石井ゆかりの闇鍋インタビュー

第1回 畑さん・その2

2014.03.11更新

男が一人でいて、かっこいい場所。

エレファントファクトリーコーヒーを畑さんが起ち上げたのは
2007年の9月だった。
それまでは東京・自由が丘の雑貨屋さんで、7年ほど働いていた。

畑さんにはもともと「店をやりたい」という気持ちがあり、
最初に「いちばん新鮮だ」と思えたのが、雑貨屋だったので、
その道に進んだという。
「新鮮」という表現が、とても印象的だった。
「いちばん新鮮だと思えるほうにいく」
という選択を、
畑さんはごく当たり前のことのように語った。

しかし、そこで働いているうちに、
徐々に気持ちが変化していった。

「こういう時代だということもあると思うんですが、
自分自身、だんだん物欲もうすくなってくるのに、
それでも、お客さんにものを買ってもらおうとする仕事が
だんだん辛くなってきたんです」

そこで、
「物を販売する」こと以外で、自分がいちばん好きなことは何か?

学習資料 ::
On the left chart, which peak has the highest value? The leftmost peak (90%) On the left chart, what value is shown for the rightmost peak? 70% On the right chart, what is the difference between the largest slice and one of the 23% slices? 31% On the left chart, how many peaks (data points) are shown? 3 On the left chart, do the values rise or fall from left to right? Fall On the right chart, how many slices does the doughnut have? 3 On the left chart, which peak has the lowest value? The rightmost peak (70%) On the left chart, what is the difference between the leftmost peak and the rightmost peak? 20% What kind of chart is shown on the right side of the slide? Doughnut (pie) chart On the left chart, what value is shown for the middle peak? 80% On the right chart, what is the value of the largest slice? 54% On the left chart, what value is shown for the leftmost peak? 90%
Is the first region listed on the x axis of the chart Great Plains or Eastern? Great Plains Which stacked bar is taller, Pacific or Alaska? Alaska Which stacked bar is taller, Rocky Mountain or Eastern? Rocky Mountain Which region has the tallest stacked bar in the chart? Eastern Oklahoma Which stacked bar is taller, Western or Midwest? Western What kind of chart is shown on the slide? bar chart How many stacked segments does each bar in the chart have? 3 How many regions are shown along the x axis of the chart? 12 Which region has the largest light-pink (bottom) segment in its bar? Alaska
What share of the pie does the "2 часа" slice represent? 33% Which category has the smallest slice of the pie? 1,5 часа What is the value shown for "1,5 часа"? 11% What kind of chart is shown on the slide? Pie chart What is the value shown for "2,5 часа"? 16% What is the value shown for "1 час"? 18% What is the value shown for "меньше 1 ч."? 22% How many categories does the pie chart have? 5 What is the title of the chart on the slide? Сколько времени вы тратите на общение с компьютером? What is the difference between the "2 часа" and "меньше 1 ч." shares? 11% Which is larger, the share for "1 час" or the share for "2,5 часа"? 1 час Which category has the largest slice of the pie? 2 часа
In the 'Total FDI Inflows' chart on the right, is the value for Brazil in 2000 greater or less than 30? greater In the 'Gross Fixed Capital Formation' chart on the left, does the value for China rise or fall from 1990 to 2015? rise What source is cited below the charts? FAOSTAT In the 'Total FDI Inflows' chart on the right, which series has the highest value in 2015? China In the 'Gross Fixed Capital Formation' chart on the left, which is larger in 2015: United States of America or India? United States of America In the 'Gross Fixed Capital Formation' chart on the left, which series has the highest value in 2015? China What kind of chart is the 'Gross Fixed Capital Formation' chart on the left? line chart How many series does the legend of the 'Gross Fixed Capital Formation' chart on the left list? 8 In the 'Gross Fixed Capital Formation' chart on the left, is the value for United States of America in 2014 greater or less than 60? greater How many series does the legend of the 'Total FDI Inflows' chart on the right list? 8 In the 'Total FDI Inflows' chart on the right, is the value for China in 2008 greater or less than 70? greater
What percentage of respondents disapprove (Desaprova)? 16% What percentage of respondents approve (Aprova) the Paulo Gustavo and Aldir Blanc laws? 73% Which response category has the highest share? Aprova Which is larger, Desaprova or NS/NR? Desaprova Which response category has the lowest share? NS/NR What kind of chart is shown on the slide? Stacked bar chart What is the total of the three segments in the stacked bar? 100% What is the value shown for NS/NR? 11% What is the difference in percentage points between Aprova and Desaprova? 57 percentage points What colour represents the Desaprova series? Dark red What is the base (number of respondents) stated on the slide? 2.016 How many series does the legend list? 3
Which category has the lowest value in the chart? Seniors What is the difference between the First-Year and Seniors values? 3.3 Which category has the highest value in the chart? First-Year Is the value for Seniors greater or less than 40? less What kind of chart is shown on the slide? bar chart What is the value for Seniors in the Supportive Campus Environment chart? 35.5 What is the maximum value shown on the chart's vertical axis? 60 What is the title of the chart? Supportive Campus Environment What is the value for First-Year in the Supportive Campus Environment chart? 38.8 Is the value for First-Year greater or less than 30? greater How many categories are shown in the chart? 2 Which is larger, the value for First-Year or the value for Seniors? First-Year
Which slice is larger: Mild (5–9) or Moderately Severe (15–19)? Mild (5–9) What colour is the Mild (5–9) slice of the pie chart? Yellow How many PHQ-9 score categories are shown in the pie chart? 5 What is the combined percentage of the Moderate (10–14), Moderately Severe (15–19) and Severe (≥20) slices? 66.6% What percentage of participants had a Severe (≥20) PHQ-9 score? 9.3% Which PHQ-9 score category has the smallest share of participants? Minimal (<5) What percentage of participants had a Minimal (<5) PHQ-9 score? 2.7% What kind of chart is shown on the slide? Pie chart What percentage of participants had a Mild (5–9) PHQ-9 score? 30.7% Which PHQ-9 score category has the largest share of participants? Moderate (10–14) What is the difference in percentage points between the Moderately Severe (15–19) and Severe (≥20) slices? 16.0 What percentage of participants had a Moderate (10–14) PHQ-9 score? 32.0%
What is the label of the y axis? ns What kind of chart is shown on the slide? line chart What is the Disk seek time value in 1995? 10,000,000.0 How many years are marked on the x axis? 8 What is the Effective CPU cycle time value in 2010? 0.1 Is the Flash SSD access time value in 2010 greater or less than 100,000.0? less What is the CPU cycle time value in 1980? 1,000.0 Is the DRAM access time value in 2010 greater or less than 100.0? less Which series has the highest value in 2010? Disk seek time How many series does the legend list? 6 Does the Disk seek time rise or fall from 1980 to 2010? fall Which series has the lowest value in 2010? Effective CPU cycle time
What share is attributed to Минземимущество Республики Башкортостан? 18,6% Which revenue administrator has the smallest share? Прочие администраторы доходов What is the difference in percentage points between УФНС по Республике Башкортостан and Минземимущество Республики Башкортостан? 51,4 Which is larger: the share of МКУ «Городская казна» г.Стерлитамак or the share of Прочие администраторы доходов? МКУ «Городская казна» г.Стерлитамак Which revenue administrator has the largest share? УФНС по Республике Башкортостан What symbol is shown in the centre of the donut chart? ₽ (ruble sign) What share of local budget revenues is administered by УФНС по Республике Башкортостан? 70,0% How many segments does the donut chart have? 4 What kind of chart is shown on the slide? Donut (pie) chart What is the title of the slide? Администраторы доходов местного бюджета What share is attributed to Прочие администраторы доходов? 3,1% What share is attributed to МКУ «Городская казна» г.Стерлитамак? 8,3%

作業指示 ::
• 1. 畑さんへのインタビューのうち、「エレファントファクトリーコーヒーを畑さんが起ち上げたのは」を含む語句で始まり「畑さんはごく当たり前のことのように語った。」で終わる部分を、一字も変えずに書き出しなさい。
• 2. 畑さんへのインタビューによると、エレファントファクトリーコーヒーを起ち上げる前、畑さんは東京・自由が丘の雑貨屋さんで何年ほど働いていたか。
• 3. 畑さんへのインタビューの最後の文に続けて、本文を書き継ぎなさい。

課題別解答 ::
• 1.
エレファントファクトリーコーヒーを畑さんが起ち上げたのは
2007年の9月だった。
それまでは東京・自由が丘の雑貨屋さんで、7年ほど働いていた。

畑さんにはもともと「店をやりたい」という気持ちがあり、
最初に「いちばん新鮮だ」と思えたのが、雑貨屋だったので、
その道に進んだという。
「新鮮」という表現が、とても印象的だった。
「いちばん新鮮だと思えるほうにいく」
という選択を、
畑さんはごく当たり前のことのように語った。

• 2. 7年ほどです。

• 3.
と自問したとき、
コーヒーだ、と思い当たった。

「料理は難しいですし、いい加減なものは出したくないですしね、
その点、コーヒーなら、自分も好きで飲んでいるし、
いいものが出せると思いました」

しかし。
さらに、畑さんは考えた。

「おいしいだけでいいんかな?」

珈琲が美味しい店。
でも、それだけではない気がする。
畑さんは、自分が「コーヒーが好き」だという件について
いろいろ考えてみた。
すると、あることにいきついた。

「自分でコーヒーを飲みに行くときって、
コーヒー自体がおいしいというのもそうなんですけど、
コーヒーを飲んでいる、その景色全体が好きなんですね。
コーヒーを飲んでる『人』が好きなんです。
だいたい、男が一人で行ってかっこいいところって、
喫茶店くらいしかないでしょう。
バー、だと、あまりにかっこつけててカッコワルイというか。
喫茶店は、なんてことのないおじいちゃんが、
コーヒー飲みに来てるだけで、かっこいいんです。
男が一人で行ってかっこいい場所って、喫茶店だけなんですよ」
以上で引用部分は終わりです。